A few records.

· · ·

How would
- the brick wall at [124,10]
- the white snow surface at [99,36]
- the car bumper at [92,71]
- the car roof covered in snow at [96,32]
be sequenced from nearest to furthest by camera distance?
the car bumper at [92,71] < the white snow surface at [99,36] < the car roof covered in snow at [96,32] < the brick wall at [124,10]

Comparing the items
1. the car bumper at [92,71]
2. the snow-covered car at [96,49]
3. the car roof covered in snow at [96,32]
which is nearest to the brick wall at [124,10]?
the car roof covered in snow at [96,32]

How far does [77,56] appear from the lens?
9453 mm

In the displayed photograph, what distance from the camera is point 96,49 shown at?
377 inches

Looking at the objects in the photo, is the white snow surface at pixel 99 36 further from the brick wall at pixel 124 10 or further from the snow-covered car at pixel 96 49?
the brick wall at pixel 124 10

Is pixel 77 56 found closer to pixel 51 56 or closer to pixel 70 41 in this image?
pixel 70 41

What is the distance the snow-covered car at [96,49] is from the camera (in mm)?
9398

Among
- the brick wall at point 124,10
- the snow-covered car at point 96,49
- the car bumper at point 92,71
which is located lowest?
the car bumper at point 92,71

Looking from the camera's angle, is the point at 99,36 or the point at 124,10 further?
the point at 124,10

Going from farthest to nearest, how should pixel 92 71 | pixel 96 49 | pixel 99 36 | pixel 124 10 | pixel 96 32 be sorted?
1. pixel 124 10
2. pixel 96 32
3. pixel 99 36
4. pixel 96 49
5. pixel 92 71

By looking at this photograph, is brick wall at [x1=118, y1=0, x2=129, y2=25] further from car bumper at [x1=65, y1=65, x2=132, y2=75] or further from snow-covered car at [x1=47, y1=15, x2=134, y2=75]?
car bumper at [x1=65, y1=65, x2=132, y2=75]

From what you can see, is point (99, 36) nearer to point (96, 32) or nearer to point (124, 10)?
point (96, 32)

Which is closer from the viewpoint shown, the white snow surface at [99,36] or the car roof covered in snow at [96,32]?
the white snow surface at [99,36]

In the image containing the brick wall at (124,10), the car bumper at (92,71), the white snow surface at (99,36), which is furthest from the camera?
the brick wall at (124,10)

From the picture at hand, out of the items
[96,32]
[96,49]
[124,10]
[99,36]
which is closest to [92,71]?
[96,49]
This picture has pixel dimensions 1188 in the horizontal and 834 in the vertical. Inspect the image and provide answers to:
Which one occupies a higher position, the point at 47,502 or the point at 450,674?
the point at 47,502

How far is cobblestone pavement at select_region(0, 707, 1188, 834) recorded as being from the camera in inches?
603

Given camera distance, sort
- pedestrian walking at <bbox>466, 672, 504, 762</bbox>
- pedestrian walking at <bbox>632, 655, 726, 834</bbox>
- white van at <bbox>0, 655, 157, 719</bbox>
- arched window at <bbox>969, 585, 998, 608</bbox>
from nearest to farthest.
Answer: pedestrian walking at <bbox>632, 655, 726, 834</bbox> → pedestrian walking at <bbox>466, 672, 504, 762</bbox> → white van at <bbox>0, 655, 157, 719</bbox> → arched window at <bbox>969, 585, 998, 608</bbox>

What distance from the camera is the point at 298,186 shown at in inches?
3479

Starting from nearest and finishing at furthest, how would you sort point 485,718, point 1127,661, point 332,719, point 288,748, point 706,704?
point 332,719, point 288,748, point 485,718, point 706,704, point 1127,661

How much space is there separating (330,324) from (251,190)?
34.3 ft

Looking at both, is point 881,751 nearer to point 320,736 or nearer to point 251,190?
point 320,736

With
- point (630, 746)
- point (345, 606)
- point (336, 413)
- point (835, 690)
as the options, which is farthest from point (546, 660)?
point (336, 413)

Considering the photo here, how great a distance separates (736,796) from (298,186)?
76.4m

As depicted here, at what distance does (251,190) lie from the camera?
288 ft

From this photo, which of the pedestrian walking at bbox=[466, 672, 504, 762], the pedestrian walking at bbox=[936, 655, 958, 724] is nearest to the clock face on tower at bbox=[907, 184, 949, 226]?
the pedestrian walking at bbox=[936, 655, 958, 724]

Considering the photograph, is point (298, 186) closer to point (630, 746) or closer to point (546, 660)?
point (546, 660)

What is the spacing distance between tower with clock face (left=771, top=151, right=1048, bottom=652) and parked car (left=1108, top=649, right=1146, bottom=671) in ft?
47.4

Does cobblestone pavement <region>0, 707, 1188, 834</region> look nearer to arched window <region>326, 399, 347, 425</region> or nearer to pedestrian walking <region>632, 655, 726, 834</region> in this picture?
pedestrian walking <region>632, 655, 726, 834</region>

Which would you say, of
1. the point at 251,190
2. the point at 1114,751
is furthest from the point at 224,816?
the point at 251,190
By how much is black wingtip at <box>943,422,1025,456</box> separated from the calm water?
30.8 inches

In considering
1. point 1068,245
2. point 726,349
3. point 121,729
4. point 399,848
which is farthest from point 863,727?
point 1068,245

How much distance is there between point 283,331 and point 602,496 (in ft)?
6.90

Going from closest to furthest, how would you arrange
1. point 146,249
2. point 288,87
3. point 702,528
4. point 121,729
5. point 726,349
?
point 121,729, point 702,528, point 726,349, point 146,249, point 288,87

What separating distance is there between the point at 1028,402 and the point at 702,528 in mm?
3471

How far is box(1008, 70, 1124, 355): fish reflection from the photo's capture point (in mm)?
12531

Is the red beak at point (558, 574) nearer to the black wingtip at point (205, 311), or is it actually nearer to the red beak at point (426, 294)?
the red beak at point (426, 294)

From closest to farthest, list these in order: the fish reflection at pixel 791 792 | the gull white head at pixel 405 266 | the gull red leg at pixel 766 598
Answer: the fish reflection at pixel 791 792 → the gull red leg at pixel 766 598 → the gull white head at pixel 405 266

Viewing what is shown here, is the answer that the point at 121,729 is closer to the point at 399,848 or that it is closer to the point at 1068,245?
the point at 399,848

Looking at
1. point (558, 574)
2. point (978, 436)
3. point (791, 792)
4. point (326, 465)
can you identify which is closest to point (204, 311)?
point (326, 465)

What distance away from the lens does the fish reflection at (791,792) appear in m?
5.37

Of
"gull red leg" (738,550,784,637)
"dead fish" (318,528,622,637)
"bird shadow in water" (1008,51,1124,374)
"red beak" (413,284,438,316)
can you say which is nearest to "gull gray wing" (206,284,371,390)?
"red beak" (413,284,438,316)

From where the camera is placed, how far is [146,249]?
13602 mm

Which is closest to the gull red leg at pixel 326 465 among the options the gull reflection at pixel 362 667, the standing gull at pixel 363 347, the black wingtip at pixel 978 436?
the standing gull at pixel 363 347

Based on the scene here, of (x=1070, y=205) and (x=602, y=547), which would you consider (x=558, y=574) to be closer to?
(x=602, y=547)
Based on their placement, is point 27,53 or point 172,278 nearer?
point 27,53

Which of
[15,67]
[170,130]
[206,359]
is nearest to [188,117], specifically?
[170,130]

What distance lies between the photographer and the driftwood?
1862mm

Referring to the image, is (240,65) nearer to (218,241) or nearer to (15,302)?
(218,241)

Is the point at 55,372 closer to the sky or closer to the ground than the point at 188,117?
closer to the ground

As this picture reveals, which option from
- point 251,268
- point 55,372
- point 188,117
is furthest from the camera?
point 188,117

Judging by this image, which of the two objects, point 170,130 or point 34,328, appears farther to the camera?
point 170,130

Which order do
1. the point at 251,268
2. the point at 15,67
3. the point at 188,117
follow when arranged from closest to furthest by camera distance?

· · ·

PROBLEM TO SOLVE. Can you quote the records from their very start through the line containing "the car bumper at [92,71] <", with that line included?

EXERCISE SOLUTION.
How would
- the brick wall at [124,10]
- the white snow surface at [99,36]
- the car bumper at [92,71]
- the car roof covered in snow at [96,32]
be sequenced from nearest to furthest by camera distance?
the car bumper at [92,71] < the white snow surface at [99,36] < the car roof covered in snow at [96,32] < the brick wall at [124,10]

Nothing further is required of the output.